Published online by Cambridge University Press: 05 November 2014
The relevance of the OECD and UN Model Conventions and their Commentaries for the interpretation of Serbian tax treaties
General remarks: the ‘succession’ drama
Before venturing into the topic of the impact of the OECD Model Tax Convention on Income and on Capital (OECD Model) and the United Nations Model Double Taxation Convention between Developed and Developing Countries (UN Model) and their Commentaries on bilateral tax treaties in Serbia, it would be prudent to analyse one of the specifics of this jurisdiction, which was caused by its rather turbulent recent past.

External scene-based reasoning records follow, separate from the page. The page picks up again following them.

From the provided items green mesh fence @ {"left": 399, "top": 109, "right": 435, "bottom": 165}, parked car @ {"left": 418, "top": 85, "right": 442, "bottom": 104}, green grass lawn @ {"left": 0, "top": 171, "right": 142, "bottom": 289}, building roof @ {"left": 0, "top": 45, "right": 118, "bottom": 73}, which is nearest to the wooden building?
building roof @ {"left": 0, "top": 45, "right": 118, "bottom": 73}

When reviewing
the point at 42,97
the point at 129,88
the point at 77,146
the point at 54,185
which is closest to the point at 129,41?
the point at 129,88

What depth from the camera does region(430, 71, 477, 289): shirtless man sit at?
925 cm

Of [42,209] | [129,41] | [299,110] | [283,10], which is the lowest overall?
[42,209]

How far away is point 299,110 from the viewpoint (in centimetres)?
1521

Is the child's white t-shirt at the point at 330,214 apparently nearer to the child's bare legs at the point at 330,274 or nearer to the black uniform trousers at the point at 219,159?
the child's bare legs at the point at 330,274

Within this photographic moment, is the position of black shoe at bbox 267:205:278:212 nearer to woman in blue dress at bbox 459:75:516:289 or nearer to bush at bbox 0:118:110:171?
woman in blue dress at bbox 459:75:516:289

The last decade of the twentieth century in Europe brought on several examples of an otherwise rare occurrence – universal succession of the fiscus. Namely, three states ceased to exist: USSR, Czechoslovakia and the Socialist Federal Republic of Yugoslavia (SFR Yugoslavia). Newly formed states became their universal successors, taking over the taxing rights and obligations which were once in the jurisdiction of the countries of which they were part. Despite the fact that, unlike in the cases of Czechoslovakia and the USSR, the break-up of the SFR Yugoslavia during 1991 and 1992 was not amicable, five newly formed states that were recognized as independent by the international community in the beginning of 1992 are considered as its successors: Bosnia and Herzegovina, Croatia, the Federal Republic of Yugoslavia, the Former Yugoslav Republic (FYR) of Macedonia and Slovenia. The Federal Republic of Yugoslavia was made up of two constituent republics: Serbia and Montenegro.